▶ [DOCUMENT PASSAGE]:
Why do I love sex therapy?

 Sexuality cuts to the core of human identity. At first many people think that sex therapy is about the physical act of “sex” itself, and while yes, we talk about erections, orgasms and the whole shebang, at the beating heart of sex therapy is human vulnerability in its absolute nakedness. The vulnerability of a relationship with the self, and the other.

I am sitting with humans grappling with questions of worth, belonging, power, control, love, and connection. Am I worthy of love? Am I worthy as a human being? Am I worthy of fun and pleasure, passion and play, rest and rejuvenation? Am I good enough? Will I be accepted or rejected? Can I share this fantasy, this deep desire, and still be accepted? Do I feel safe with myself, in my body? Can I feel safe with someone else? Can I be understood, and can I understand myself? Can I let go of control?

These questions, this grappling, for me is where the magic happens; in journeying with individuals and couples in the transformation of how they see themselves and the other. While core belief work is not unique to sex therapy, sexuality seems to be a window into a person’s innermost sense of self. It’s a regular occurrence to hear, “I’ve never shared this with anyone before”, and the utter relief and sense of freedom that comes from sharing in a place of safety.

At the same time…while yes there is the innermost self, sex is embodied. There is the marvellous and intricate connection to the human body. Blood pumping through the body in arousal, the co-ordination of the pelvic floor muscles, a cocktail of chemicals signalling “go” and others signalling “stop”. I love the challenge of piecing together the pieces of the puzzle of the biological, psychological, behavioural, relational, and cultural all wrapped together and expressed in the bedroom (or you know, elsewhere).

Professionally, sex therapy keeps me on my toes to keep my own biases in check. Nowhere else as much but in the place of sexuality will your own values be poked at and challenged. This is not a call to strip away my own values and be a blank slate, but to be aware of how they show up, understand where they have come from, and the role that they play in my life now. The tension is holding my values as my own and at the same time, remaining faithful to a person-centred process even in the face of values, beliefs, and decisions that directly conflict with my own. I think that spurs me on to better myself as a therapist. I can hold space, understanding, and compassion towards someone completely different to me.

It's vulnerable work, challenging work, and an incredible honour. This is what I love about sex therapy.

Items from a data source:
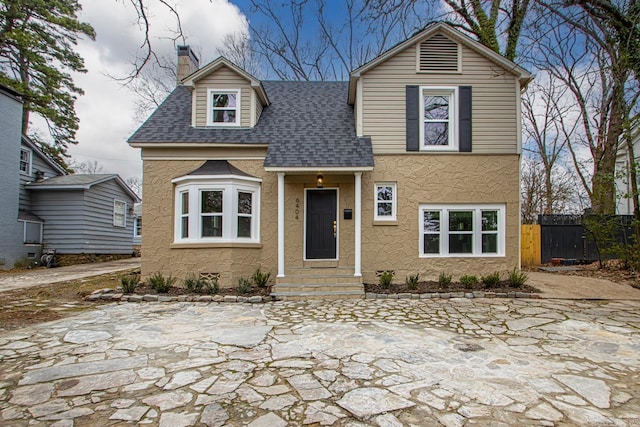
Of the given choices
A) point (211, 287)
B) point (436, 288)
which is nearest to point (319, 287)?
point (211, 287)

▶ [PROBLEMS TO SOLVE]:
(1) In the sex therapy essay, why does sex therapy keep the writer on their toes professionally? Answer in one to three sentences.
(2) Set down the passage of the sex therapy essay between "I am sitting" and "go of control?", inclusive, word for word.

▶ [RESPONSES BY ITEM NUMBER]:
(1) It forces the writer to keep their own biases in check. Nowhere else as much as in sexuality will a person's own values be poked at and challenged.

(2)
I am sitting with humans grappling with questions of worth, belonging, power, control, love, and connection. Am I worthy of love? Am I worthy as a human being? Am I worthy of fun and pleasure, passion and play, rest and rejuvenation? Am I good enough? Will I be accepted or rejected? Can I share this fantasy, this deep desire, and still be accepted? Do I feel safe with myself, in my body? Can I feel safe with someone else? Can I be understood, and can I understand myself? Can I let go of control?